**GOAL:** Starting at the line that contains "Which of point" and ending at the close of the listing, reproduce those lines with the requests included, multiplying every coordinate in the answers by 1.6 and rounding to whole numbers with halves rounded up. Leave the numbers in the requests unchanged.

# # # # # # #

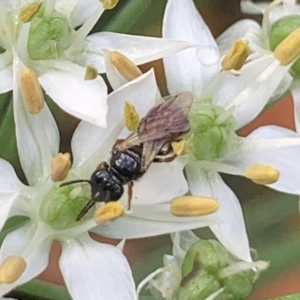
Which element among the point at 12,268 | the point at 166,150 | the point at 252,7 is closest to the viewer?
the point at 12,268

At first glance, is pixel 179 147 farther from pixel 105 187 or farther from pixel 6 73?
pixel 6 73

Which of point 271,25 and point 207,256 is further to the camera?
point 271,25

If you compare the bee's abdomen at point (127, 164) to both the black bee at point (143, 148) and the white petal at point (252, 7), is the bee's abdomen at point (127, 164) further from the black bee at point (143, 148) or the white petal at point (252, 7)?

# # # # # # #

**CORRECT RESULT:**
Which of point 271,25 and point 207,256 is further to the camera?
point 434,40

If you compare the bee's abdomen at point (127, 164) to both the black bee at point (143, 148) and the white petal at point (252, 7), is the bee's abdomen at point (127, 164) further from the black bee at point (143, 148) or the white petal at point (252, 7)?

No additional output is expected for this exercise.